Filed under: Bookselling, ebooks, Publishing.
Amazon.com is playing hardball with Hachette, one of the big-5 traditional publishers; it’s previously done such things with Macmillan (the big-5 publisher of which science-fiction giant Tor is part).
Note the template, folks: when Amazon feels it’s got a de facto monopoly, it goes after its suppliers, big and small (what Bill Gates, at Microsoft, used to call “cutting off their air supply”).
Right now, Amazon is luring tens of thousands of independent authors with 70% of gross royalties (and Amazon’s competitors, such as they are, have been forced to match that rate). But when Amazon decides to turn its attention to self-published and independently published authors, I doubt the 70% royalty will stand. Once independent authors are entrenched in that business model, and once their customers are overwhelmingly reading via Kindle devices and apps, the squeeze will begin there, too. Why offer 70%, when you can offer 60%, or 50%, or less? Why only charge big publishers for featured listings (co-op advertising), when you can start asking for money up front from indie authors, too?
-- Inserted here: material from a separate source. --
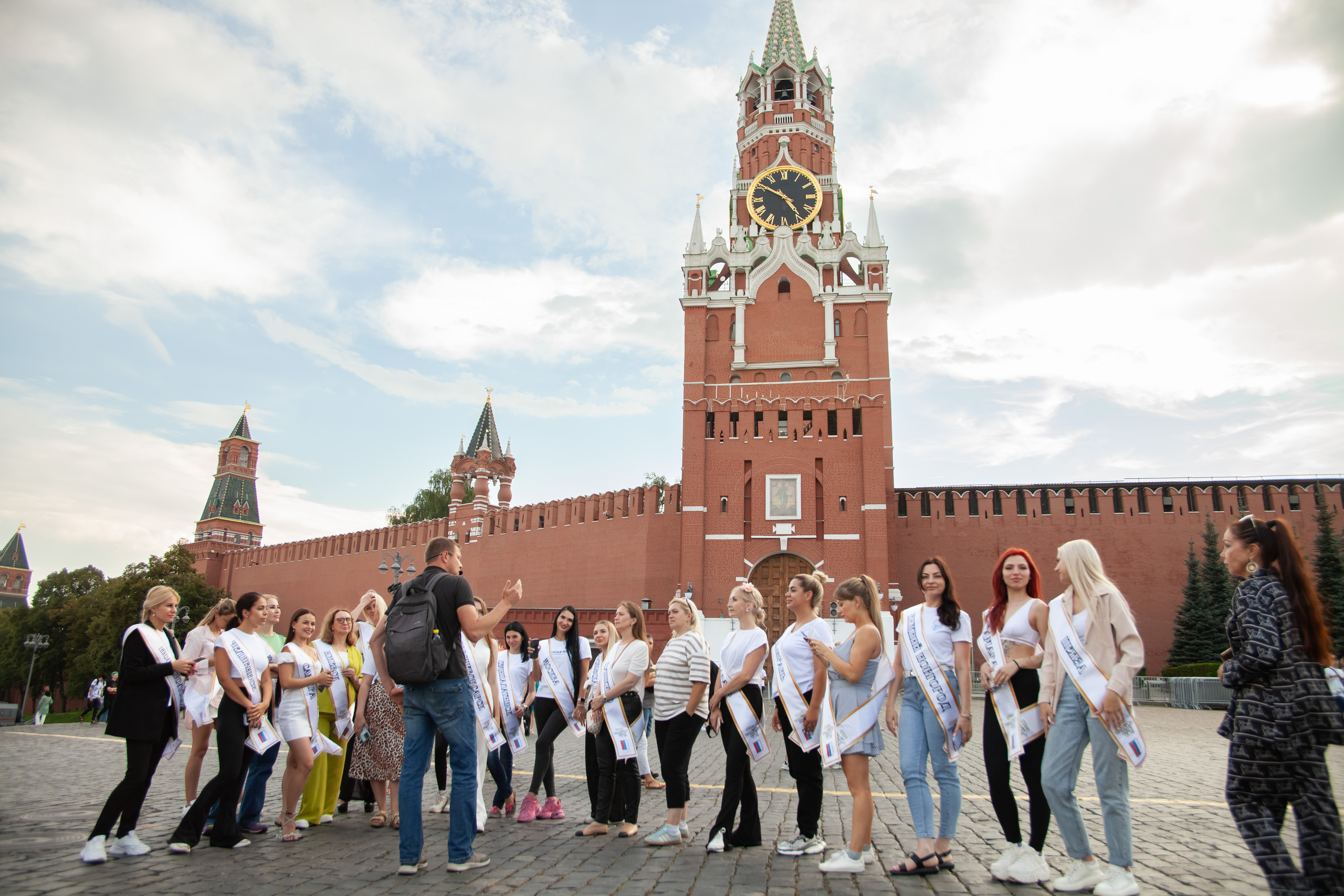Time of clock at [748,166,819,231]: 4:50
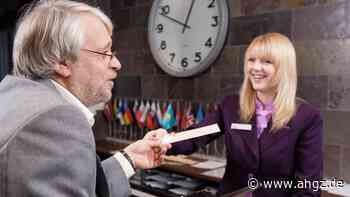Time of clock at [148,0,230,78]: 12:48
Right now is the time that authors’ representatives and writers’ groups should be pushing hard, hard, hard for higher ebook royalties from traditional publishers, who are standing pat at 25% of net (effectively, a 17.5% royalty), because right now may be the only time in history in which we can say we DO have a better-paying alternative, and you HAVE to negotiate if you want to keep us.
Because if we don’t, the traditional publishers know they just have to wait it out until Amazon starts lowering their self-published ebook royalty. Remember, 30% — the current cut Amazon takes on an ebook sale — is way less than the cut they, the chains, or independent bookstores take on non-discounted physical-book sales, and no company in any aspect of publishing has ever said, “Oh, you know those economies that come from electronic distribution and new production methods? Let’s pass those saving on to the author, so that they’ll make more.” The current Amazon epublishing model, like everything else that company or any other publicly traded company does, is a part of a long-term strategy with a single goal: maximizing shareholder profit; generosity or fairness doesn’t figure into the equation.